POLYSACCHARIDES: MOLECULES, CLUSTERS, NETWORKS AND INTERACTIONS

Authors: Eggleston, Gillian; DOYLE, JONATHAN - UNIVERSITY CORK COLLEGE

Submitted to: Book Chapter
Publication Type: Book / Chapter
Publication Acceptance Date: 10/1/2005
Publication Date: 8/1/2006
Citation: Eggleston, G., Doyle, J.P. 2006. Polysaccharides: molecules, clusters, networks and interactions. Oxford University Press. Chapter 2, pp. 19-35.

Interpretive Summary: This book chapter reviews the structural organization of polysaccharides, which are long chain sugars. It is the different structures of polysaccharides that govern their very different physical properties and technical applications. These include water solubility, viscosity, aggregation and crystallization, gelation in foods, digestability in foods and biological recognition in plants and animals. This book will help scientists and technologists understand the different properties of polysaccharides, and help them to use them better.

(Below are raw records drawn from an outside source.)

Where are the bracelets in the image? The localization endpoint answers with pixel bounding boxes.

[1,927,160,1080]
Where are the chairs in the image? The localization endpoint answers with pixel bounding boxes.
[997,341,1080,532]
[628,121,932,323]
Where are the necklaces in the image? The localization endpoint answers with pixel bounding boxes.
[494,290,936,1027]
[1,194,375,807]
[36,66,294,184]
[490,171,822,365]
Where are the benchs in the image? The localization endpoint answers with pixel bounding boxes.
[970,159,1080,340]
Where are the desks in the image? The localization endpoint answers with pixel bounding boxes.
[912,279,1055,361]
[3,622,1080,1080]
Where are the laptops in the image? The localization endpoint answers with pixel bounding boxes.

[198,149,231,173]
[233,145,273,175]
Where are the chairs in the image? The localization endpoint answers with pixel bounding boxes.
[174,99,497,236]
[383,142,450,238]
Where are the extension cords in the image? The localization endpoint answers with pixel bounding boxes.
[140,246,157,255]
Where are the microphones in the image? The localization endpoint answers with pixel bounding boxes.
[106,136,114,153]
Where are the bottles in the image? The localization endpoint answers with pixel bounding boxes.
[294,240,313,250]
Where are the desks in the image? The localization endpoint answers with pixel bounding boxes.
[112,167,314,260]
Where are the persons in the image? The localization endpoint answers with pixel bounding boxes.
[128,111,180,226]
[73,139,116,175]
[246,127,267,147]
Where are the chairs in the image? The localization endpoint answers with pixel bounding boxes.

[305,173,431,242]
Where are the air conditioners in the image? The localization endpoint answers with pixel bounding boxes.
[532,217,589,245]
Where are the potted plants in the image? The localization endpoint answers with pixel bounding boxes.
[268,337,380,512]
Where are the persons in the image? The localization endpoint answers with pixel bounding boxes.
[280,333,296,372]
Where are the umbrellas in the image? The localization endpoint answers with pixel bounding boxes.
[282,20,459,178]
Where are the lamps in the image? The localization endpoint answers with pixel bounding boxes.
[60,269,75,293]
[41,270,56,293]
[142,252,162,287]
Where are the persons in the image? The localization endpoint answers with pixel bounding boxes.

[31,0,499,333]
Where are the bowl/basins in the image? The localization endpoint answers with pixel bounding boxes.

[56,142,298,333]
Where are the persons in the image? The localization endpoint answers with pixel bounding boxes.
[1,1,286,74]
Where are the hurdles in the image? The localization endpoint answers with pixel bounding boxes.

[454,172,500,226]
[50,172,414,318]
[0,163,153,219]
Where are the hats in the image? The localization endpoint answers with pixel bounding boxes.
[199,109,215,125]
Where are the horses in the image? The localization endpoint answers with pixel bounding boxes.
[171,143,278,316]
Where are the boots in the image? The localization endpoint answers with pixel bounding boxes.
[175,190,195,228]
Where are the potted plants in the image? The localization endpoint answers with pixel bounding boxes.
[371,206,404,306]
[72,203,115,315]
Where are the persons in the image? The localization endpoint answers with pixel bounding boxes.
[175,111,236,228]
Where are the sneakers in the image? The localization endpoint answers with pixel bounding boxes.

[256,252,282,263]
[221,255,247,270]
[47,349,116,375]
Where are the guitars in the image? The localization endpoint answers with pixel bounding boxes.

Technical Abstract: This paper reviews the structural organization of polysaccharides with respect to molecules, clusters (aggregates), networks and interactions. As for proteins, different levels of structural organization exist for polysaccharides. The primary structure describes the covalent sequence of monosaccharide residues in the polymer chain; the secondary "ordered" structure defines any geometrically regular arrangement in space that this sequence may adopt; the tertiary structure defines the way these arrangements pack together and higher quarternary structures mostly define polysaccharide-polysaccharide interactions. Up-to-date experimental techniques to characterize secondary and higher structural organization are described. Polysaccharide clusters and gel networks are illustrated with carrageenan, alginate, pectin, and gellan. Higher levels of structural organization (polysaccharide-polysaccharide interactions), are discussed for the synergistic interactions of galactomannans or konjac glucomannans with helix-forming algal polysaccharides or xanthan. Finally the future outlook for the fast growing area of the three-dimensional structure of polysaccharides at the molecular level is discussed.